- _TRECHO SELECIONADO_:
# # # #

Íamos fazer a revolução! Era o que nos diziam. E nós acreditávamos. Imaginava que tinha algo romântico pela frente(…). Quando uma bala atinge a pessoa, você escuta (…), é uma pancada úmida característica. Um conhecido seu cai ao lado com o rosto para baixo, naquela poeira cáustica feito cinza. Você vira o rapaz de costas: nos dentes está preso um cigarro que você acabou de dar a ele. Ainda está aceso…

Aleksiévitch, Svetlana. Meninos de Zinco. Companhia das Letras. Edição do Kindle.

# # # #

- _DADOS FORNECIDOS_:
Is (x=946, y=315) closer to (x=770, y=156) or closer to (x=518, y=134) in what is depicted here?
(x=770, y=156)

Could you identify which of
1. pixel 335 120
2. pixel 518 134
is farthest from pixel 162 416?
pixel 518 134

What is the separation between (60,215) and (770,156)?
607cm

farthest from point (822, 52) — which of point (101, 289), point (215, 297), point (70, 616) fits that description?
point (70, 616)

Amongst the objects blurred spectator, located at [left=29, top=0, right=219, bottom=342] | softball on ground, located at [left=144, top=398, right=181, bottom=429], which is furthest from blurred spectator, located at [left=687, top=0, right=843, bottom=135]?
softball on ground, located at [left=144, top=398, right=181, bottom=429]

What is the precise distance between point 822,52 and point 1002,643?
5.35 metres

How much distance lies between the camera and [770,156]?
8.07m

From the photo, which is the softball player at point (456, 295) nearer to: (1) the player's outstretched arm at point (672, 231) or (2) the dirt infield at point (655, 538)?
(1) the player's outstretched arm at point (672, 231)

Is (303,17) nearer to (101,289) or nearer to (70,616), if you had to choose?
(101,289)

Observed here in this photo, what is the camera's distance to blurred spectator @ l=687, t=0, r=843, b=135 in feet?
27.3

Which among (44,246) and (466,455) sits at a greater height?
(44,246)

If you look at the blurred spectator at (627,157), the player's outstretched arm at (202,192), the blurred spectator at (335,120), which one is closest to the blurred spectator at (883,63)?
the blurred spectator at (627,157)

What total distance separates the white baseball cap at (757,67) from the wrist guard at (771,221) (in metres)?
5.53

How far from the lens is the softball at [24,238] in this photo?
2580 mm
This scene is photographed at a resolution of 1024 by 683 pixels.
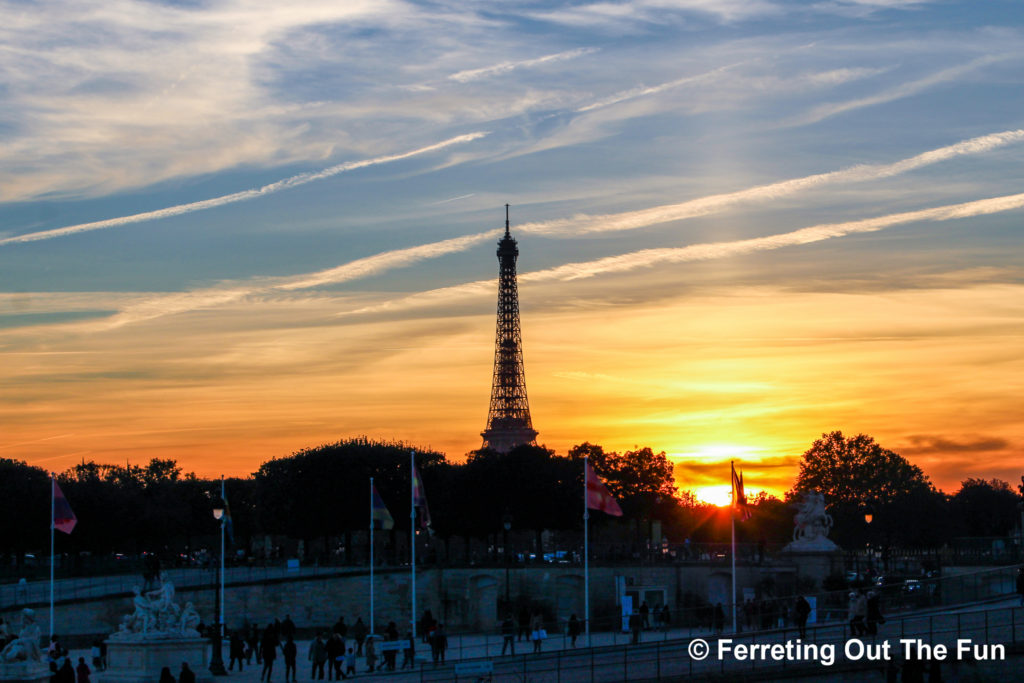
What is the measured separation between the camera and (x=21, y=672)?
132 ft

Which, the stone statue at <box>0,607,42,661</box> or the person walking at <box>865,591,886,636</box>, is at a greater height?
the person walking at <box>865,591,886,636</box>

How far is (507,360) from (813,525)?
261 ft

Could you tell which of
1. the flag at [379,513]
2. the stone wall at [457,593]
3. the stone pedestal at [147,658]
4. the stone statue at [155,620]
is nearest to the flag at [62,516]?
the flag at [379,513]

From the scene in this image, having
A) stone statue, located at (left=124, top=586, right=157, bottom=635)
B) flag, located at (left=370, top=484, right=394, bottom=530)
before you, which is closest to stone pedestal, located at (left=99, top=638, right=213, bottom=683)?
stone statue, located at (left=124, top=586, right=157, bottom=635)

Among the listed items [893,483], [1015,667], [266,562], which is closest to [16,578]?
[266,562]

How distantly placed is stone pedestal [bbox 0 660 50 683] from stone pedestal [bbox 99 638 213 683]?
2.72 metres

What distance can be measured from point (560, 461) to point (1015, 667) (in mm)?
62064

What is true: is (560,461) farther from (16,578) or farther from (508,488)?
(16,578)

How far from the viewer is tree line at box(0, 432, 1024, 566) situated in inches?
3585

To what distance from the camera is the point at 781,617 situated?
4338 cm

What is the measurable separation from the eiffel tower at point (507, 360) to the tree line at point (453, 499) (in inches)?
928

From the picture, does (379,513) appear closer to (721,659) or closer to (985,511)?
(721,659)

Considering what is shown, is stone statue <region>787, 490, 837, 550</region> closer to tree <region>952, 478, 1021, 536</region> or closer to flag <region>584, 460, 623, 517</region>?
flag <region>584, 460, 623, 517</region>

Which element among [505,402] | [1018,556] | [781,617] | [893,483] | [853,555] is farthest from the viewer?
[505,402]
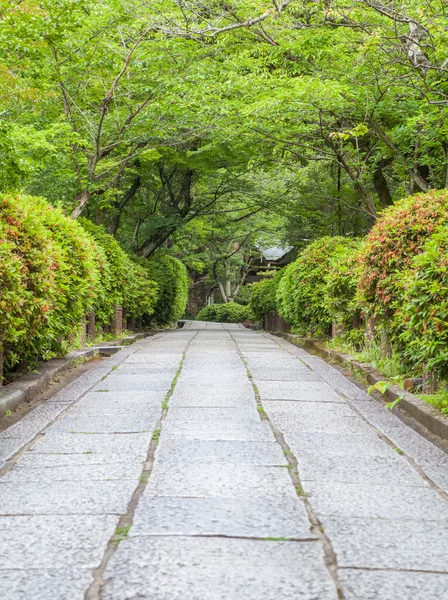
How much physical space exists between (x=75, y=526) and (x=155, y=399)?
3.07 m

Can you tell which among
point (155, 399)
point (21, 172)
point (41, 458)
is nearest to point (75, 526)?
point (41, 458)

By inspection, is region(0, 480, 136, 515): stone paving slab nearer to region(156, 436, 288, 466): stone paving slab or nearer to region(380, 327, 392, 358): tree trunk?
region(156, 436, 288, 466): stone paving slab

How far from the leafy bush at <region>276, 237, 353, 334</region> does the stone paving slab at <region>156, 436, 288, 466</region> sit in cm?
681

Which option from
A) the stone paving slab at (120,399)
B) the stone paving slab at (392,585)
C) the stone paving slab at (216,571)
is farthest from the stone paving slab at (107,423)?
the stone paving slab at (392,585)

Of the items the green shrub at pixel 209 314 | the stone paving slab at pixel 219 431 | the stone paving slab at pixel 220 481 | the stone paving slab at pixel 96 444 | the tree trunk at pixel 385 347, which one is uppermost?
the green shrub at pixel 209 314

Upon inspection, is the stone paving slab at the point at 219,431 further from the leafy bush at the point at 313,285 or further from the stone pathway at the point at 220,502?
the leafy bush at the point at 313,285

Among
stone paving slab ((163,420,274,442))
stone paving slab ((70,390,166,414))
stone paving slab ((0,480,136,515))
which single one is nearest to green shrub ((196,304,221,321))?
stone paving slab ((70,390,166,414))

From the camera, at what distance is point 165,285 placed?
19.6 metres

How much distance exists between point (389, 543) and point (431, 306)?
2535 millimetres

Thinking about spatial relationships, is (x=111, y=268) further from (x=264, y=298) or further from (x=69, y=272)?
(x=264, y=298)

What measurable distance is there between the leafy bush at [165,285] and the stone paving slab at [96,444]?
47.3ft

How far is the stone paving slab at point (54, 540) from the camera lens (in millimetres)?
2352

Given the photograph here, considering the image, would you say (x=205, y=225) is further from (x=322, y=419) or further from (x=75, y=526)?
(x=75, y=526)

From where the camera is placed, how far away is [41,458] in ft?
12.6
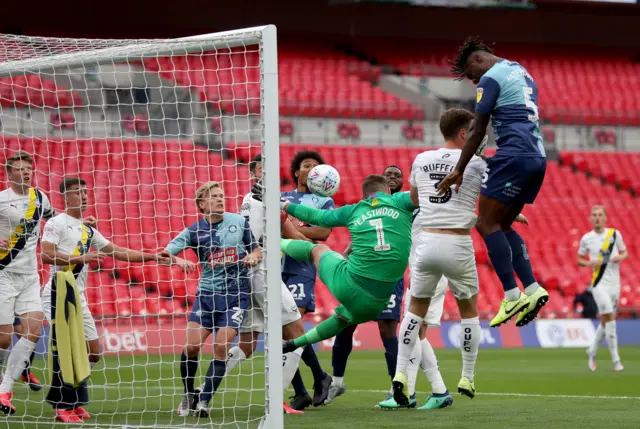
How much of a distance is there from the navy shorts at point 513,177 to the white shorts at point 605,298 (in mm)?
7716

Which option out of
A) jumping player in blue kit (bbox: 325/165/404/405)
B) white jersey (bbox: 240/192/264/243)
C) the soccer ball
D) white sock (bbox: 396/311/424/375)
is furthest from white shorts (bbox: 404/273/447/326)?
the soccer ball

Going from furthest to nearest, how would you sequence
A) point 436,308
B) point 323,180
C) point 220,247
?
point 436,308 → point 220,247 → point 323,180

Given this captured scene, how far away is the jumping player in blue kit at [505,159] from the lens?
23.8 feet

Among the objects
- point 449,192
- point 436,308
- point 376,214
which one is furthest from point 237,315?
point 436,308

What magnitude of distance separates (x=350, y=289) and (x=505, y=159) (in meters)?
1.52

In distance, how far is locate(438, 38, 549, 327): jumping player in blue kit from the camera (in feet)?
23.8

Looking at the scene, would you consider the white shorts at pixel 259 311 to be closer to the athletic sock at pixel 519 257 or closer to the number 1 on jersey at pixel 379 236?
the number 1 on jersey at pixel 379 236

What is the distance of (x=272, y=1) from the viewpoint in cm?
2791

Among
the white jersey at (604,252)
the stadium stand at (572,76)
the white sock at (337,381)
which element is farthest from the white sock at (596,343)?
the stadium stand at (572,76)

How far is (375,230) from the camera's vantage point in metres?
7.72

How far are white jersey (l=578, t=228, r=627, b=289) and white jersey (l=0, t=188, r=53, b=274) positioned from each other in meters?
8.74

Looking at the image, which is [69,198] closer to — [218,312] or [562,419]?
[218,312]

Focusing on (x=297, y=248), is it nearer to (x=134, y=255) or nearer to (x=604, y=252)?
(x=134, y=255)

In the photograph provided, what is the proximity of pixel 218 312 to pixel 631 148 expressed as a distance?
2142 centimetres
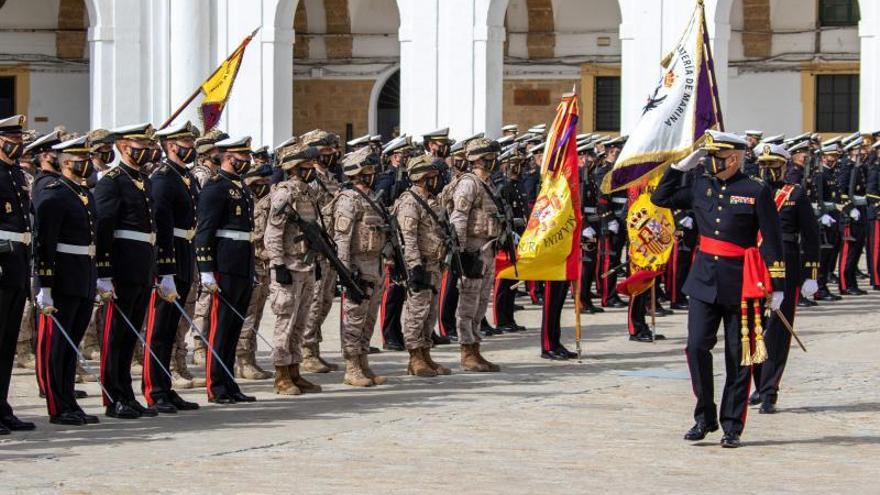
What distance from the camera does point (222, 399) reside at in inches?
505

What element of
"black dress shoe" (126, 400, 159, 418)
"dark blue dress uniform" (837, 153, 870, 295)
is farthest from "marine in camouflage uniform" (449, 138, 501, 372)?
"dark blue dress uniform" (837, 153, 870, 295)

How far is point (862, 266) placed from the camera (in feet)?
86.7

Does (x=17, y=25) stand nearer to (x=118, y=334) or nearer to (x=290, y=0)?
(x=290, y=0)

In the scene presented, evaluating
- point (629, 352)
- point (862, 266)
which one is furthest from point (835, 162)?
point (629, 352)

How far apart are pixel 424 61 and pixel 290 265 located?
51.4 feet

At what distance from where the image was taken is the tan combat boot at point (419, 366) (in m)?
14.3

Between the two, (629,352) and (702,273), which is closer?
(702,273)

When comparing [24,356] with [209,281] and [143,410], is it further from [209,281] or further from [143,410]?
[143,410]

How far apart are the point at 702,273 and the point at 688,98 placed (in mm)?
3855

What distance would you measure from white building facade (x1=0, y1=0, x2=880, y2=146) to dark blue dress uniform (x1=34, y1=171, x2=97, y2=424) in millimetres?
16160

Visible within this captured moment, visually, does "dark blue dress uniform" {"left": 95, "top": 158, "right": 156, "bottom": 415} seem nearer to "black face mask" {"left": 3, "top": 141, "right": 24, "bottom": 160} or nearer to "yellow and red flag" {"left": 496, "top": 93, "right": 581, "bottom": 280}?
"black face mask" {"left": 3, "top": 141, "right": 24, "bottom": 160}

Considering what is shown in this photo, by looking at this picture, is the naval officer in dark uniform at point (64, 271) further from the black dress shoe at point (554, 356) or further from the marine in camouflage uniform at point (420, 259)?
the black dress shoe at point (554, 356)

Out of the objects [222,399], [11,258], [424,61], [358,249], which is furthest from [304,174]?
[424,61]

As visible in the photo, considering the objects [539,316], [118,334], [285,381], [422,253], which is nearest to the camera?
[118,334]
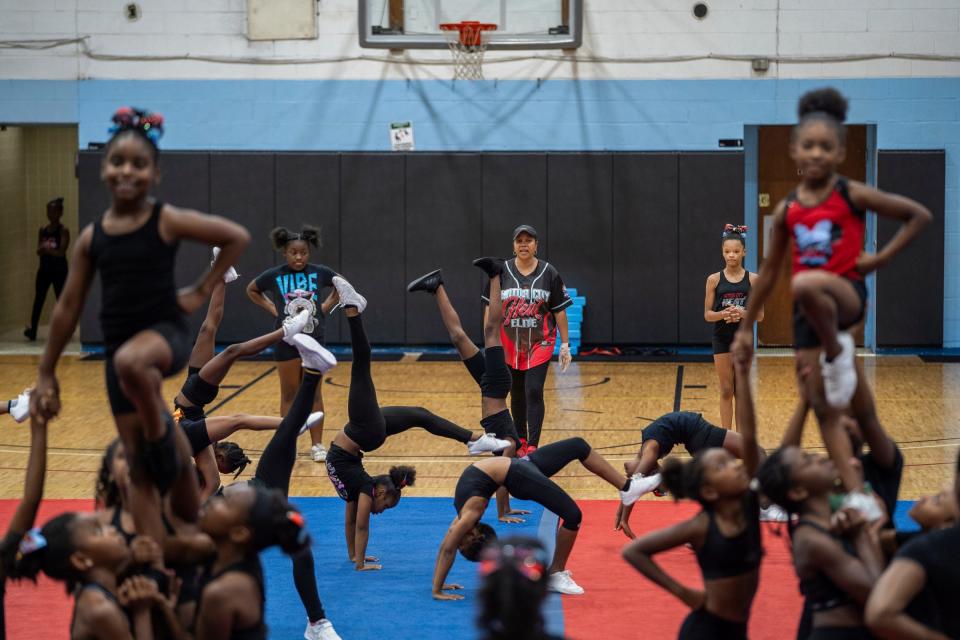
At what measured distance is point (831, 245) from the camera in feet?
15.9

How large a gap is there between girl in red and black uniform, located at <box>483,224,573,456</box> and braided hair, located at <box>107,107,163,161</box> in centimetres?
527

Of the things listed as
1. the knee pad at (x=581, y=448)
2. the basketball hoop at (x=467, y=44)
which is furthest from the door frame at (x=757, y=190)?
the knee pad at (x=581, y=448)

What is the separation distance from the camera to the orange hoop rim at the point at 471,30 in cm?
1584

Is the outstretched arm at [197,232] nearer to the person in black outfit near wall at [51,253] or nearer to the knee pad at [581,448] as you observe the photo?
the knee pad at [581,448]

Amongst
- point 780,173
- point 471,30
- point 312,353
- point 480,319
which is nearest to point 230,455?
point 312,353

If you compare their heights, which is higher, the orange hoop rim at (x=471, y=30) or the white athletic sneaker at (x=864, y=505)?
the orange hoop rim at (x=471, y=30)

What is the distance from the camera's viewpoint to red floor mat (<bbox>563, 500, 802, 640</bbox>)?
693 centimetres

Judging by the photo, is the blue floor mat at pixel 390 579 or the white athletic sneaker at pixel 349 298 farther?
the white athletic sneaker at pixel 349 298

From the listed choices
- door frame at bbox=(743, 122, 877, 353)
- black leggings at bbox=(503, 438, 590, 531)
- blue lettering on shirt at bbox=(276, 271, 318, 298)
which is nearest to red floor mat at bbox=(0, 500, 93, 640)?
black leggings at bbox=(503, 438, 590, 531)

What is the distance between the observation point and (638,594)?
7539 millimetres

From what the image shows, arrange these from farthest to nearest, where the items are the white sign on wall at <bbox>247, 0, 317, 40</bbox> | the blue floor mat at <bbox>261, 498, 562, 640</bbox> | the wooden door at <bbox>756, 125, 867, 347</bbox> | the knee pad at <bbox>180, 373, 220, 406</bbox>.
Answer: the wooden door at <bbox>756, 125, 867, 347</bbox>, the white sign on wall at <bbox>247, 0, 317, 40</bbox>, the knee pad at <bbox>180, 373, 220, 406</bbox>, the blue floor mat at <bbox>261, 498, 562, 640</bbox>

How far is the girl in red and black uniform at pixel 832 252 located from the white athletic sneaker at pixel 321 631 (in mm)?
3101

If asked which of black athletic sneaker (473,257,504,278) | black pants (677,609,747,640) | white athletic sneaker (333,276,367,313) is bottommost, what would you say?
black pants (677,609,747,640)

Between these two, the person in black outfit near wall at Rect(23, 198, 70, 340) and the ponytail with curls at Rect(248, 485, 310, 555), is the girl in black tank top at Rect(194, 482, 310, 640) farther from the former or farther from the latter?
the person in black outfit near wall at Rect(23, 198, 70, 340)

# # # #

- _ATIVIDADE 1_: Copie do trecho selecionado, sem nenhuma alteração, a parte que começa em "Íamos fazer a" e termina em "Edição do Kindle.".
- _ATIVIDADE 2_:
Responda com base no trecho selecionado:
(a) O que diziam que eles iam fazer?
(b) Como o texto descreve o som de uma bala atingindo uma pessoa?
(c) O que está preso nos dentes do rapaz?

- _RESPOSTA 1_:
Íamos fazer a revolução! Era o que nos diziam. E nós acreditávamos. Imaginava que tinha algo romântico pela frente(…). Quando uma bala atinge a pessoa, você escuta (…), é uma pancada úmida característica. Um conhecido seu cai ao lado com o rosto para baixo, naquela poeira cáustica feito cinza. Você vira o rapaz de costas: nos dentes está preso um cigarro que você acabou de dar a ele. Ainda está aceso…

Aleksiévitch, Svetlana. Meninos de Zinco. Companhia das Letras. Edição do Kindle.

- _RESPOSTA 2_:
(a) A revolução.
(b) Como uma pancada úmida característica.
(c) Um cigarro que acabaram de dar a ele, ainda aceso.